> [What the task asks]
Return, from the listing that follows, each line containing the word "izdanja".

> [Task data]
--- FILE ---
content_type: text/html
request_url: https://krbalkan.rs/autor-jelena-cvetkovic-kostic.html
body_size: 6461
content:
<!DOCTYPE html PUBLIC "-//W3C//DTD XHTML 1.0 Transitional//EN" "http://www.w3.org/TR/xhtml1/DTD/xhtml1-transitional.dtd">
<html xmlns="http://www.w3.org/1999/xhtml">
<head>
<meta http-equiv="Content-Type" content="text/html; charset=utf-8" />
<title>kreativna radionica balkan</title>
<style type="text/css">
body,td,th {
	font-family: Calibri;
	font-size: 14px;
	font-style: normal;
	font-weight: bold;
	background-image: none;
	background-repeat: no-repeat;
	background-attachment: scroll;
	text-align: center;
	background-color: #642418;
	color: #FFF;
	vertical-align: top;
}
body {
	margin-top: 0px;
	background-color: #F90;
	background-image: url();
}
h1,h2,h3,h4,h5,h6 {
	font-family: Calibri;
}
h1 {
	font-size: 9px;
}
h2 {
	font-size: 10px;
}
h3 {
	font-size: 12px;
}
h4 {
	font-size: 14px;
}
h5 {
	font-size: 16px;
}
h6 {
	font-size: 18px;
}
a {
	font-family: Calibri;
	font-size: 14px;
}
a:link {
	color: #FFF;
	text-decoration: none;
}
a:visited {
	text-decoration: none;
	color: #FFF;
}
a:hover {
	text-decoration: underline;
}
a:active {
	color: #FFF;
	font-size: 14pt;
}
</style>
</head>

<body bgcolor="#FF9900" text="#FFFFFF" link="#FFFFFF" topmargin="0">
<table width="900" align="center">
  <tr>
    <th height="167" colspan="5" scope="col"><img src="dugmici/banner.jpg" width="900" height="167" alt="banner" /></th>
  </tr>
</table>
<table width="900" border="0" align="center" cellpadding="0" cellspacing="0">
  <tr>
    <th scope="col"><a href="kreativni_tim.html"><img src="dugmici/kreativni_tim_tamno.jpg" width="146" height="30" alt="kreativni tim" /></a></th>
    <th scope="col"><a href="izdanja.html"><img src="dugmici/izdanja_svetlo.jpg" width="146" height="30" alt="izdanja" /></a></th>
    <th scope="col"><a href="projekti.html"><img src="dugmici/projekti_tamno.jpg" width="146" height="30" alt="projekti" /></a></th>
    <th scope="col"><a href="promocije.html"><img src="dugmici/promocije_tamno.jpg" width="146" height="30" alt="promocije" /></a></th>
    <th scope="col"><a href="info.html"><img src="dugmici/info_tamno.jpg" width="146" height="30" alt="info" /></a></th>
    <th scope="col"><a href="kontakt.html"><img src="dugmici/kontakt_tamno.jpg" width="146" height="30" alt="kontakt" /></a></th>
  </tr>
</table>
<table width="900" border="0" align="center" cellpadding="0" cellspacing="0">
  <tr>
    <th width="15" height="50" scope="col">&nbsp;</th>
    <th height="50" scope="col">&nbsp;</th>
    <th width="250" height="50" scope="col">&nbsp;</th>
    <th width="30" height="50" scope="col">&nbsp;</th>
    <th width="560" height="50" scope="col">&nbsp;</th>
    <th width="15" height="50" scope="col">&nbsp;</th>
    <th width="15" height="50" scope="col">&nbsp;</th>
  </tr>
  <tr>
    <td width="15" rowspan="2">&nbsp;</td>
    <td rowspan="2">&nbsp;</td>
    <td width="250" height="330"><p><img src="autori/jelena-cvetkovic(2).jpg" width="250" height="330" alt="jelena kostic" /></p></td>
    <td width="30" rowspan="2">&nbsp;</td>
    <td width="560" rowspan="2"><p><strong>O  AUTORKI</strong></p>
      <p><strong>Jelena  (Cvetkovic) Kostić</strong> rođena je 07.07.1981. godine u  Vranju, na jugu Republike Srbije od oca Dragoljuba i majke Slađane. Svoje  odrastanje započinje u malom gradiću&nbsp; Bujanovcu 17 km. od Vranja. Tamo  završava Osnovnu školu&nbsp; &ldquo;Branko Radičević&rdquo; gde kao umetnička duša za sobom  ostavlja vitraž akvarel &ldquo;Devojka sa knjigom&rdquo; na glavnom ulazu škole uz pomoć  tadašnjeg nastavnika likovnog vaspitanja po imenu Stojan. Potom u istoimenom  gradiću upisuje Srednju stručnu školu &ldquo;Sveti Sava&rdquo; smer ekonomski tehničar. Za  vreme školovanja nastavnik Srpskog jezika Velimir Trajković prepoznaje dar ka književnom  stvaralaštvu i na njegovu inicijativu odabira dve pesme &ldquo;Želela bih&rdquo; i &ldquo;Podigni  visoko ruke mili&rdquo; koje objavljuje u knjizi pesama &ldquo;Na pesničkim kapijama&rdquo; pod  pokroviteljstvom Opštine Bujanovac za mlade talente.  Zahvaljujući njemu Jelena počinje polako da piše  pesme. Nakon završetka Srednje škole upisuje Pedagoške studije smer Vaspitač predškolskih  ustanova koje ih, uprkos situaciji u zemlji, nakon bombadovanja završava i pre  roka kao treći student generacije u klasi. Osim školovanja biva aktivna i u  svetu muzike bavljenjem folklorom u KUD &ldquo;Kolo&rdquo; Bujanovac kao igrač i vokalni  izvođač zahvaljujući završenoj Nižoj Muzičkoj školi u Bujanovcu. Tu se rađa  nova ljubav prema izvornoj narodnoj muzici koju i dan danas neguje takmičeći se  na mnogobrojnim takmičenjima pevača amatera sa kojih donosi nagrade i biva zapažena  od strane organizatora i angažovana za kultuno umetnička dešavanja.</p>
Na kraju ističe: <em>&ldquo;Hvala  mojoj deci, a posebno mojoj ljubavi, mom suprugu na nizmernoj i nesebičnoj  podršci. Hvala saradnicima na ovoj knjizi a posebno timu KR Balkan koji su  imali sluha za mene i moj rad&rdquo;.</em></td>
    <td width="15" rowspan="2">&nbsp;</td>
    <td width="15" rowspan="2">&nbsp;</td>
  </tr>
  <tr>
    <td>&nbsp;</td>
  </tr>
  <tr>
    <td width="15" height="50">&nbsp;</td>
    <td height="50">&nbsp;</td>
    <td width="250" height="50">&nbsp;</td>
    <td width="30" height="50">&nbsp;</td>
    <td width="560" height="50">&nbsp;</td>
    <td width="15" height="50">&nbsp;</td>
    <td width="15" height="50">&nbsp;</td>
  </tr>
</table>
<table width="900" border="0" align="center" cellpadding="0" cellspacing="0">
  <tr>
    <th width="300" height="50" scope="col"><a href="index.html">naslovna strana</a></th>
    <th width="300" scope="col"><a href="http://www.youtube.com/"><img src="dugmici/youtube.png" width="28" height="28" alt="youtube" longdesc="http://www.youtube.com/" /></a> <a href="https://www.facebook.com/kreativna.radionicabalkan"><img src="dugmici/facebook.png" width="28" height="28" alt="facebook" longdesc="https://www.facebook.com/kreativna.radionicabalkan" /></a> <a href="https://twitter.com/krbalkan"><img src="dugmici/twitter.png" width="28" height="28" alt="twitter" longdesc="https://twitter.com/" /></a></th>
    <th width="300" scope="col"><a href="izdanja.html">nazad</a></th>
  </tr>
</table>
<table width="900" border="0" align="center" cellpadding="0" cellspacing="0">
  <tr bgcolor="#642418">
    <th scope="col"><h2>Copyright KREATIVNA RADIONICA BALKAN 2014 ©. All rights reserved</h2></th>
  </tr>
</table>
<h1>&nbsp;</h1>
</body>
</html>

> [Task output]
    <th scope="col"><a href="izdanja.html"><img src="dugmici/izdanja_svetlo.jpg" width="146" height="30" alt="izdanja" /></a></th>
    <th width="300" scope="col"><a href="izdanja.html">nazad</a></th>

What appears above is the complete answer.